■ Raw data
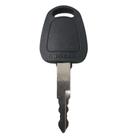 Chave Ignição Máquina Doosan D100
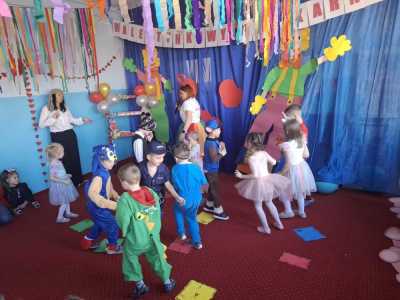 Zdjecie-WhatsApp-2025-02-16-o-18.46.45_1964d937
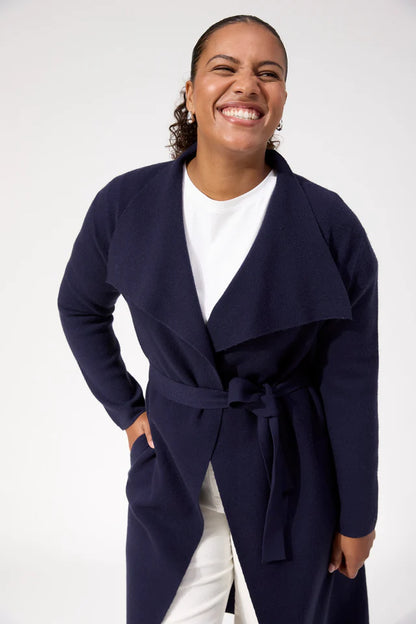 Chamonix Cardi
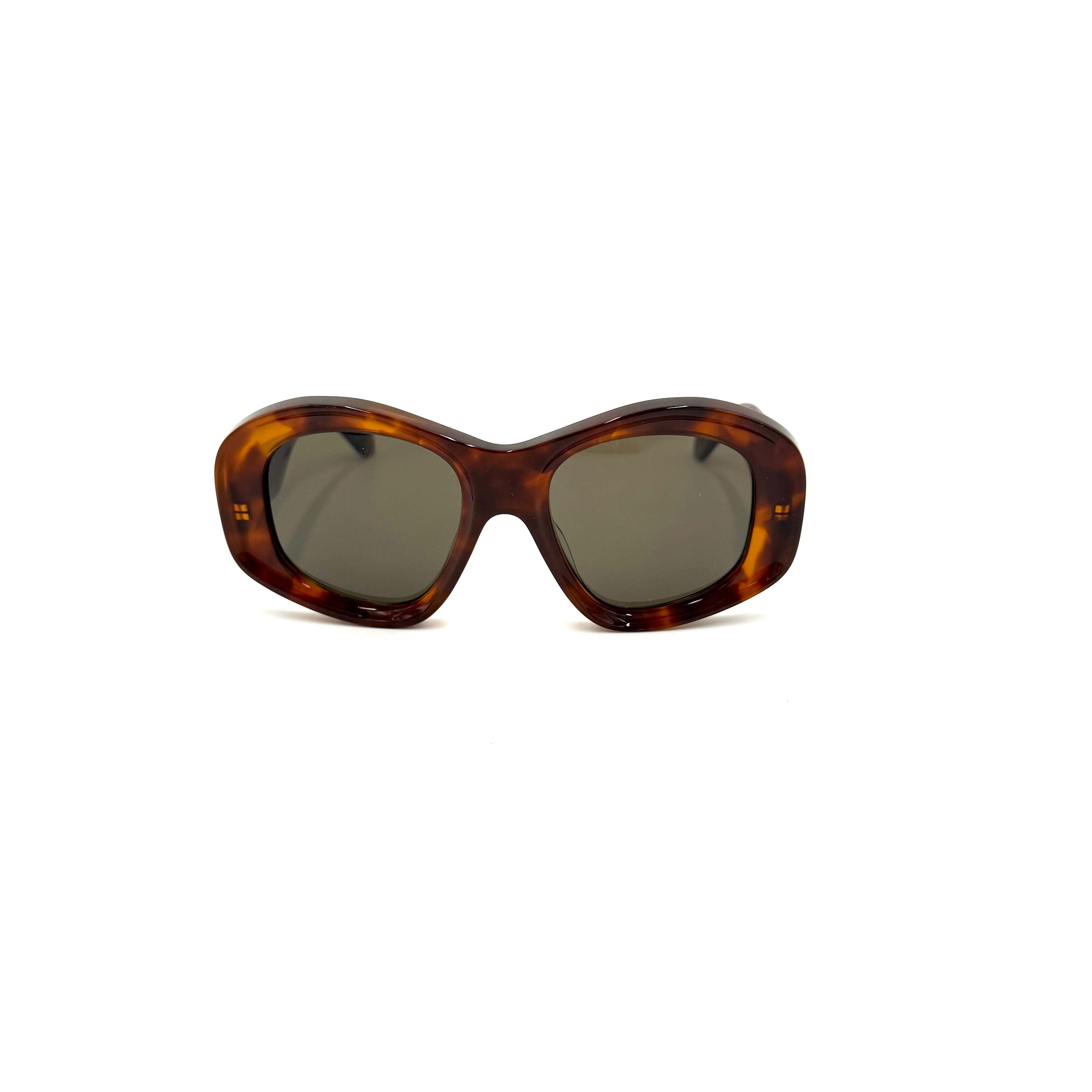 Loewe LW40181l Havanna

■ Required work
The span to retype runs from the line containing "Zdjecie-WhatsApp-2025-02-16-o-18.46.45_1964d937" through the last line of the listing above, both ends included; copy it exactly, without pictures.

■ Response area
 Zdjecie-WhatsApp-2025-02-16-o-18.46.45_1964d937
 Chamonix Cardi
 Loewe LW40181l Havanna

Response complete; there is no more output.